Now the Chinese group did swab those animals, and they were all negative, but it’s just one small group of animals in the freezer that were left behind. We don’t know what else was for sale there. So these two clues are really important.
Link
Anyway, the guy being interviewed suggests a number of possibilities including:
farm-meat being sent to market
human transmission from outside
wildlife farms
And he also raises the possibility of fur-farming, particularly given that mink has been known to be infected.
Another suggestion he raises is raccoon dogs
Quote:
What is the next step?
For the animals chain, it’s straightforward. The suppliers are known. They know the farm name; they know the owner of the farm. You’ve got to go down to the farm and interview the farmer and the family. You’ve got to test them. You’ve got to test the community. You’ve got to go and look and see if there are any animals left at any farms nearby and see if they’ve got evidence of infection, and see if there is any cross-border movement. If the virus is in those southern border states, it’s possible that there’s been some movement across neighboring countries like Vietnam, Laos or Myanmar. We’re finding more and more related viruses now. There’s one in Japan and one in Cambodia, one in Thailand.
For the human side, look for earlier cases, for clusters; look in blood banks for serum, if possible. Anything like this is going to be sensitive in China, and it’s going to take some persuasion and diplomacy and energy for them to do that because, to be honest, looking for the source of this virus within China is not a great, high priority I think for the Chinese government. Anywhere this virus is shown to emerge is a political issue. That’s one of the problems, and that is clear and obvious to anyone who has been looking at this.

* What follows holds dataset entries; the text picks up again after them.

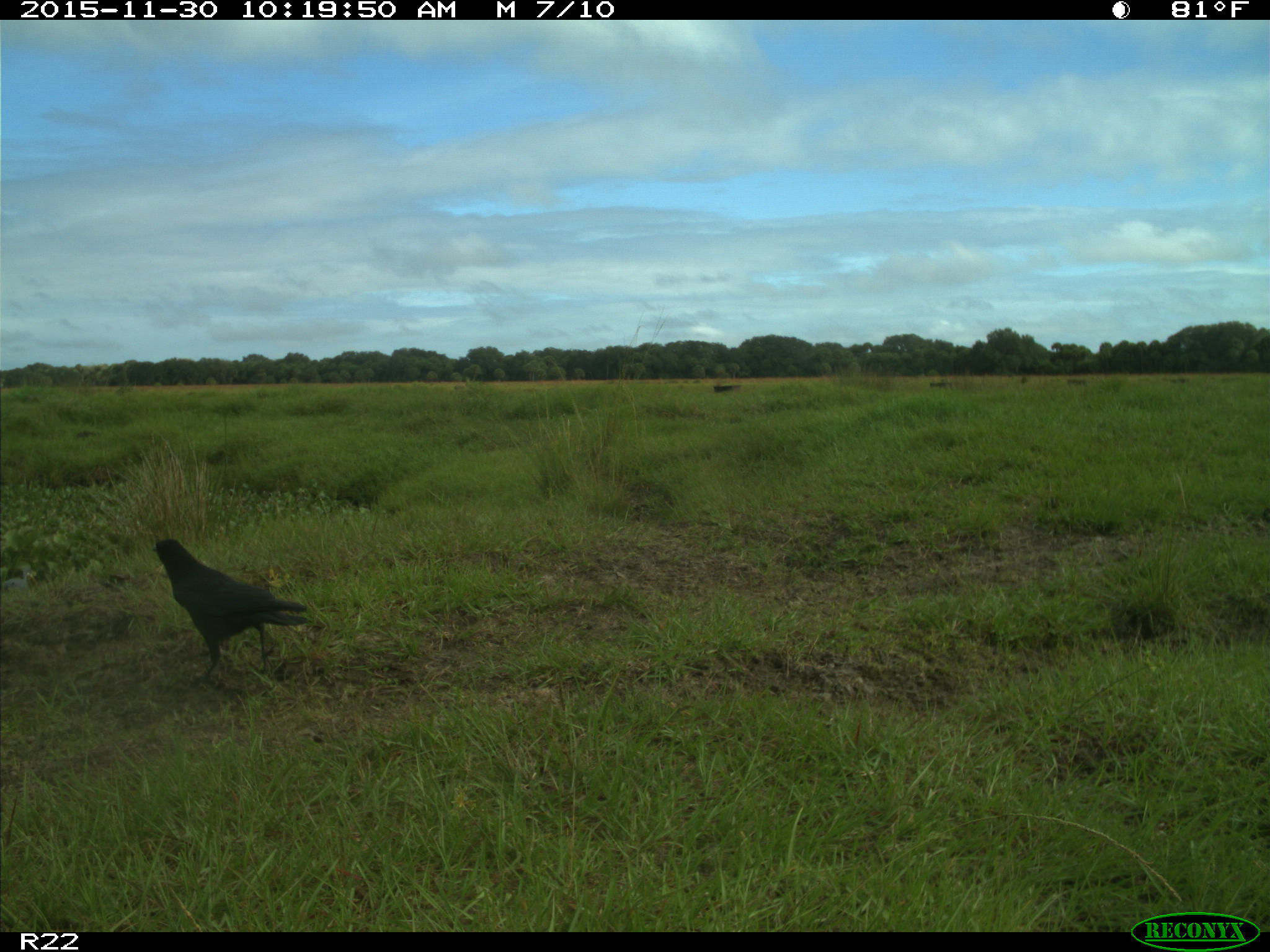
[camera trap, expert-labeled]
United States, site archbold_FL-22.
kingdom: Animalia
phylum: Chordata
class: Aves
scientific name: Aves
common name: birds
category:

Do you have a particular animal that you suspect right now as an intermediate link, more strongly than others?
It’s too up in the air. We don’t know if civets were on sale. We know they are very easily infected. We don’t know what the situation is with the mink farms in China or the other fur farms, like raccoon dogs, even though they’re normally farmed in a different part of China. That needs to be followed up on, too.
But if you were to say which pathway would you put the most weight on, I think the virus emerging either in Southeast Asia or Southern China from bats, getting into a domesticated wildlife farm. I’ve been to many of these, and they often have mixed species — civets, ferret badgers, raccoon dogs. Those animals would be able to get infected from bats.
Either the people that work there get infected and bring it in, or animals are shipped in, live or recently killed, that bring the virus into a market. Once it’s in a market — either Huanan or another one in Wuhan — you’ve got a dense population of people moving through those markets. And it’s going to be a real potential for an amplification.